Consigne A:
D'après l'extrait du document, quel député a rédigé à l'origine le projet de loi définissant Israël comme l'État-nation du peuple juif ?

Extrait du document:
......

« Etat-nation du peuple juif » ou « Etat juif et démocratique » ? Des mots qui divisent un pays. Au point de mettre fin à deux ans de coalition gouvernementale.
« Dans l’état actuel des choses et avec ce gouvernement, il m’est impossible de gouverner ». Par ces quelques mots prononcés lors d’une conférence de presse mardi soir, le Premier ministre israélien Benyamin Netanyahou a mis fin à deux années de gouvernement de coalition avec les partis centristes. Accusant les ministres Yair Lapid et Tsipi Livni d’être à l’origine d’un putsch, Netanyahou a ajouté ne pouvoir « tolérer d’opposition au sein même de son gouvernement ».
Principal point de friction au sein de la formation gouvernementale : le projet de loi soutenu par Bibi destiné à définir Israël comme « l’Etat nation du peuple juif ».
Le Premier ministre avait en effet exigé le soutien de Yair Lapid à ce projet de loi auquel s’oppose le ministre de l’Economie ainsi que la ministre de la Justice Tzipi Livni, chef du parti centriste HaTnuha.
Mais pourquoi ce texte a-t-il mis le feu aux poudres ?
Que prévoit le projet de loi ?
Ce projet de loi définit l’État d’Israël dans les Lois fondamentales, qui font office de Constitution, comme « l’État-nation du peuple juif » et non plus comme un « État juif et démocratique ».
Une acception interprétée par les opposants au projet de loi comme la désormais primature de la dimension identitaire juive sur le caractère démocratique du pays. Une vision quelque peu démentie par Netanyahou qui a précisé lors de la présentation de la loi :
Il y a ceux qui veulent que la démocratie l’emporte sur le caractère juif et il y a ceux qui veulent que le caractère juif l’emporte sur la démocratie. Dans les principes de la loi que je présente aujourd’hui, ces deux principes sont égaux ».
Mais ce texte décrié prévoit pourtant bien de réserver les droits collectifs en Israël aux juifs seulement, limitant la communauté arabe du pays à des « droits personnels… conformément à la loi. »
Un projet d’ailleurs rédigé à l’origine par le député du Likoud (droite) Zeev Elkin et adopté par le Premier ministre dans un format édulcoré. Dans la version originale de Elkin le texte allait en effet jusqu’à définir l’hébreu comme seule langue nationale d’Israël réduisant ainsi l’arabe à un état secondaire.

......

Consigne B:
Filtrez les enregistrements en recopiant chaque ligne qui contient la chaîne « stripe ».

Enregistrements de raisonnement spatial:
......

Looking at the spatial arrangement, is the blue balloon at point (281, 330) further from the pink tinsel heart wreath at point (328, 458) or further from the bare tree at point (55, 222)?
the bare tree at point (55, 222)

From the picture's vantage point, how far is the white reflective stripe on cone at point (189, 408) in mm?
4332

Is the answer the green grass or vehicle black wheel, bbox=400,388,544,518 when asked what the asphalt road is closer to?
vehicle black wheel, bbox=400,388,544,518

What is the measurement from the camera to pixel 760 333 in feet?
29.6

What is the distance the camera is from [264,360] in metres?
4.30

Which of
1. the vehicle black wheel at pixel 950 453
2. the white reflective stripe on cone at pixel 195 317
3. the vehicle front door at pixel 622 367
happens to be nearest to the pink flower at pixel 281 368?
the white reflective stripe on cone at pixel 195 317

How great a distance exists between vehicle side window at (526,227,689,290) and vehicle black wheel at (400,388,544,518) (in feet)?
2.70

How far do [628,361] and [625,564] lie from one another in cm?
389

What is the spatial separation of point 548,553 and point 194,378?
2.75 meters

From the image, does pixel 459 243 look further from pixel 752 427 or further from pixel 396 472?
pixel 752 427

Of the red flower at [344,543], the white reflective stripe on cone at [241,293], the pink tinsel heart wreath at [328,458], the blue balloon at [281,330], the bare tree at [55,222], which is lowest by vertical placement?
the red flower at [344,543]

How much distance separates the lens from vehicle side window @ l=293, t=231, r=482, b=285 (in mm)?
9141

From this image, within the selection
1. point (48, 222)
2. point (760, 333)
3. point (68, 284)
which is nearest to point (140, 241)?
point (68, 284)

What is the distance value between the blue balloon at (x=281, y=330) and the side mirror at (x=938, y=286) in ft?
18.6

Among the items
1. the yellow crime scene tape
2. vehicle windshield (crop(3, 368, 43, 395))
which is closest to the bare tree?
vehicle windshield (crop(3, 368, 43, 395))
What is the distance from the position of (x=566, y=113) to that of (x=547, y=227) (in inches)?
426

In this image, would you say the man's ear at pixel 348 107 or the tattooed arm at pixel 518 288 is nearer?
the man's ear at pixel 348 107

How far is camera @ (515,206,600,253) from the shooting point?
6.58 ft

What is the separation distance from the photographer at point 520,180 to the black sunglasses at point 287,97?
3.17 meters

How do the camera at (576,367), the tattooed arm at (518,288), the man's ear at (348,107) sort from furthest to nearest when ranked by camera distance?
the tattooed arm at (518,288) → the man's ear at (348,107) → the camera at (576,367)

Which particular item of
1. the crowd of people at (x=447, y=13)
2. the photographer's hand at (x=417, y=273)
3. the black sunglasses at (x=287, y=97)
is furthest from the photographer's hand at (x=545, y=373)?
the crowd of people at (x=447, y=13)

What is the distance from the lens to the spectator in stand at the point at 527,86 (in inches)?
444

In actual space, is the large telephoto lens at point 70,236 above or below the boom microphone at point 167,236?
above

......

Réponse finale A:
Zeev Elkin, député du Likoud (droite).

Réponse finale B:
From the picture's vantage point, how far is the white reflective stripe on cone at point (189, 408) in mm?
2. the white reflective stripe on cone at pixel 195 317
the white reflective stripe on cone at pixel 195 317
Of the red flower at [344,543], the white reflective stripe on cone at [241,293], the pink tinsel heart wreath at [328,458], the blue balloon at [281,330], the bare tree at [55,222], which is lowest by vertical placement?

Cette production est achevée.